Reflections on Serialization APIs in D
Orvid King
blah38621 at gmail.com
Mon Nov 18 05:39:50 PST 2013
On 11/18/13, "Per Nordlöw\" <per.nordlow at gmail.com>"@puremagic.com
<"Per Nordlöw\" <per.nordlow at gmail.com>"@puremagic.com> wrote:
> Is JSONSerialization somehow related to the upcoming
> std.serialization?
> I feel that there is a big need for standardizing serialization
> in D. There are too many alternatives: dproto, msgpack, JSON,
> xml, etc should be made backends to the same frontend named
> std.serialization right?
>
> /Per
>
> On Sunday, 17 November 2013 at 21:37:35 UTC, Orvid King wrote:
>> On 11/17/13, "Nordlöw" <per.nordlow at gmail.com> wrote:
>>> In the road to develop a new kind of search engine that caches
>>> types, statistics, etc about files and directories I'm
>>> currently
>>> trying to implement persistent caching of my internal directory
>>> tree using `msgpack-d`:
>>>
>>> Why doesn't `msgpack-d` and, from what I can see also,
>>> `std.serialization` (Orange) support implementing *both*
>>> packing
>>> and unpacking through one common template (member) function
>>> overload like **Boost.Serialization** does?. For example
>>> containers can be handled using this concise and elegant syntax
>>> in C++11:
>>>
>>> friend class boost::serialization::access;
>>> template<class Ar> void serialize(Ar& ar, const uint
>>> version) {
>>> for (const auto& e : *this) { ar & e; }
>>> }
>>>
>>> This halves the code size aswell as removes the risk of making
>>> the `pack` and `unpack` go out of sync.
>>>
>>
>> I would suspect that the biggest reason is the limitations that
>> that
>> imposes on the underlying serialization implementation, as it
>> would
>> require that the underlying format support a minimum set of
>> types.
>>
>> I have something similar(ish) in my serialization framework,
>> (https://github.com/Orvid/JSONSerialization) that allows you to
>> implement a custom format for each type, but I implement it as
>> a pair
>> of methods, toString and parse, allowing the underlying format
>> to be
>> able to support only serializing strings if it really wanted
>> to.

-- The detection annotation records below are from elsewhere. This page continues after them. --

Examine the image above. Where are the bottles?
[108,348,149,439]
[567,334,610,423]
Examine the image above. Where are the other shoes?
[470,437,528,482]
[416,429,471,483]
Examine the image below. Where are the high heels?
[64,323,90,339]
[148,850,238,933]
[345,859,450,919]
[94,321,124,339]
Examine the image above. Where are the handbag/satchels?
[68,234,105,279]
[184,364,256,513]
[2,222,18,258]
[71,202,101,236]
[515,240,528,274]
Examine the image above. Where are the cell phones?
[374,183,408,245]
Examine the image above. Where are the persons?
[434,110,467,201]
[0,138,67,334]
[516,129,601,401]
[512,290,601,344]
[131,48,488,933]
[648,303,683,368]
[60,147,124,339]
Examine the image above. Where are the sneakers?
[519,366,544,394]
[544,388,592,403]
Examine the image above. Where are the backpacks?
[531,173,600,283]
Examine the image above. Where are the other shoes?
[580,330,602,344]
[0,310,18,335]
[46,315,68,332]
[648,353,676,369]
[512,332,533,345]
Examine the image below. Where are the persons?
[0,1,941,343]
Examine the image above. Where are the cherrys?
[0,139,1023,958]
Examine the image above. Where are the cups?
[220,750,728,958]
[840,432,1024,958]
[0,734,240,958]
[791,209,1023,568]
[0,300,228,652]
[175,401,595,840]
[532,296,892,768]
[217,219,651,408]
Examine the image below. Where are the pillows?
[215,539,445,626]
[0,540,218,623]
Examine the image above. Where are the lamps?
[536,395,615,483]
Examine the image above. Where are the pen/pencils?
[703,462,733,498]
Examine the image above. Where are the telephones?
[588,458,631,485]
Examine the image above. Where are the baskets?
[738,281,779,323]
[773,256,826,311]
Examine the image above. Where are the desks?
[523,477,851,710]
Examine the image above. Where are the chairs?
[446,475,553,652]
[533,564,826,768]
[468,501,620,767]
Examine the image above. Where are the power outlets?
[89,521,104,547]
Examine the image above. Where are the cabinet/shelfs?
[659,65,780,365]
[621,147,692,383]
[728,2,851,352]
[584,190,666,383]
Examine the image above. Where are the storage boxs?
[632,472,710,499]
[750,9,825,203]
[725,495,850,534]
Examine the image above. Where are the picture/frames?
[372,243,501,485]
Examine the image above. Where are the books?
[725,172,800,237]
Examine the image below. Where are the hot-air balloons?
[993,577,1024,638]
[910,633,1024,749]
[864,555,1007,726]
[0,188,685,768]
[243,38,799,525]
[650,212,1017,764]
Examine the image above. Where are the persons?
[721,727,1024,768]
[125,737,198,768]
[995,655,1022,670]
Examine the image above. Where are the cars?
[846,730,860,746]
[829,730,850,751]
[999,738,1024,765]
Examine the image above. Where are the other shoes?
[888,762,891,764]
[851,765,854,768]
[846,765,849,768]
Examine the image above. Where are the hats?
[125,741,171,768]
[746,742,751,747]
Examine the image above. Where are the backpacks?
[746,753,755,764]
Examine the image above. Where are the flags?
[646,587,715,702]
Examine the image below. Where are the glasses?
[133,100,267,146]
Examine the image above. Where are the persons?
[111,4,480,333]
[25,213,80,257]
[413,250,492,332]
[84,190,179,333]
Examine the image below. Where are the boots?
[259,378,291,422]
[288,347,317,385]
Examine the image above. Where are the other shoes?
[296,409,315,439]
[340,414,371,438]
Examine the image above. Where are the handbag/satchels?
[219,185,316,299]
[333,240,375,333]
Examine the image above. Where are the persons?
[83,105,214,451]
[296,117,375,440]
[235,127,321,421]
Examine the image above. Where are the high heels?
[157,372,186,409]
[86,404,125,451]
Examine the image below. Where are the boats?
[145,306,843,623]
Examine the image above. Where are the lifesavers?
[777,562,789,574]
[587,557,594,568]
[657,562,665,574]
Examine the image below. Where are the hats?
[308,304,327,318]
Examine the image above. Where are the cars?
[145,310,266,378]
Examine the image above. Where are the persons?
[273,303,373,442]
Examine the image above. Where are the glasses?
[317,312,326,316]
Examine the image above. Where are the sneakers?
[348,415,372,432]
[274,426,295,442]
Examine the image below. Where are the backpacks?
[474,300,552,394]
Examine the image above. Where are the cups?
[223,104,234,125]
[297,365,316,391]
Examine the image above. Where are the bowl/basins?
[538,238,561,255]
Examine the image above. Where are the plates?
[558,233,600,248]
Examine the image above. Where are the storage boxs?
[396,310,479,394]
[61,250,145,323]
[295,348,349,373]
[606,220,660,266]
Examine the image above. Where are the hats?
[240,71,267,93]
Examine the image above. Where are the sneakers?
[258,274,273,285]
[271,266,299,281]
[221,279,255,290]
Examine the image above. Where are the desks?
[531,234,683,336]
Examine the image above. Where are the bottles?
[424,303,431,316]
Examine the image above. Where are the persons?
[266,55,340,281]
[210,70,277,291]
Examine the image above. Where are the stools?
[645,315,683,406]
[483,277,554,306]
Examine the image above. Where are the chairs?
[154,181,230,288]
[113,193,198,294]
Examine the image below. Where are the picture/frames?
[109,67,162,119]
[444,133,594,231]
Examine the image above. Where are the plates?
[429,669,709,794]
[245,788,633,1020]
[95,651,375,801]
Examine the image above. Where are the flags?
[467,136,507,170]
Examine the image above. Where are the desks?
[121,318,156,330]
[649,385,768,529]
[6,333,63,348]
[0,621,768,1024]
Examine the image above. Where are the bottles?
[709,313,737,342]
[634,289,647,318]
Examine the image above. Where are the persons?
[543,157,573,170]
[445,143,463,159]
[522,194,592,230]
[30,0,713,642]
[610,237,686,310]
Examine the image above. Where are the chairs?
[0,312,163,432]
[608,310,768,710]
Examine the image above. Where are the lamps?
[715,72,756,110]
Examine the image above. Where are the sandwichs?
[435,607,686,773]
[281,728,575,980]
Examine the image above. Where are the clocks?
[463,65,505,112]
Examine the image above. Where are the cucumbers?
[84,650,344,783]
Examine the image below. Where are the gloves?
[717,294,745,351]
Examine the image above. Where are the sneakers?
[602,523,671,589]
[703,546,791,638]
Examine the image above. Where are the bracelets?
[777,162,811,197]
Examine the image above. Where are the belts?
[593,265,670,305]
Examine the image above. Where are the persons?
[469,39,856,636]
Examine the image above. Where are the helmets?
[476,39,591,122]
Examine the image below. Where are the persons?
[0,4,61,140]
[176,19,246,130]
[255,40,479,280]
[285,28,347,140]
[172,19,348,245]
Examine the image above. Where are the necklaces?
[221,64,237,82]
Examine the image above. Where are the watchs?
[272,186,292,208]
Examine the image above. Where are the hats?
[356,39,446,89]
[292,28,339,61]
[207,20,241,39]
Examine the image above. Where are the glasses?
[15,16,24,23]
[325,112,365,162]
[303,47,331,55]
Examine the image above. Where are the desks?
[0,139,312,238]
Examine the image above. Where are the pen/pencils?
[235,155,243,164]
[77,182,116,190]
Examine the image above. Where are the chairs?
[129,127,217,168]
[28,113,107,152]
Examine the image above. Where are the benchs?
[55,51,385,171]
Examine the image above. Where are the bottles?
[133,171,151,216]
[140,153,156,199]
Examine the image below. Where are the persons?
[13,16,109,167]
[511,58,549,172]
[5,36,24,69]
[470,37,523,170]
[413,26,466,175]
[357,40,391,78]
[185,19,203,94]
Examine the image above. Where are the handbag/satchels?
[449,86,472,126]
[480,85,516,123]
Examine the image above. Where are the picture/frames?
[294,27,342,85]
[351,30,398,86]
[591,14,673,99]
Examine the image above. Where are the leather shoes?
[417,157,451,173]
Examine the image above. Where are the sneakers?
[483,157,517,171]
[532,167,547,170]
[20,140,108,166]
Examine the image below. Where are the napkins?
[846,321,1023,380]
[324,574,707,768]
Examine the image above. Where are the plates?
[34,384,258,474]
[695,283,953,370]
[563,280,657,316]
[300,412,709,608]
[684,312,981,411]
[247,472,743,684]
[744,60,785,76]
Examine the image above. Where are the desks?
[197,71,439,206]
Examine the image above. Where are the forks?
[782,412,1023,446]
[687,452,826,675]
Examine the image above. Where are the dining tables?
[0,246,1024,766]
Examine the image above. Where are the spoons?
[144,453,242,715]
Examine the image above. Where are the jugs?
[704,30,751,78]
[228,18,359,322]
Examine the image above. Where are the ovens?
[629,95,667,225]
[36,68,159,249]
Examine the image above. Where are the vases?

Also,
>> currently my framework only supports JSON, but it's designed
>> such that
>> it would be insanely easy to add support for another format.
>> It's also
>> fast, very fast, mostly because I have managed to implement the
>> JSON
>> serialization methods entirely with no allocation at all being
>> required. I'm able to serialize 100k objects in about 90ms on
>> an i5
>> running at 1.6ghz, deserialization is a bit slower currently,
>> 420ms to
>> deserialize those same objects, but that's almost exclusively
>> allocation time.
>
>
Yep, my goal with it is to be a possible contender for the place of
std.serialization, I've designed it from the start to be able to be
fast, but also easily usable, which is why toJSON and fromJSON exist,
because they provide a very large usability improvement while still
allowing it to be fast. It also is based on an abstracted api that
allows you to interact with the serialization format in a way that is
independent of what the actual format is.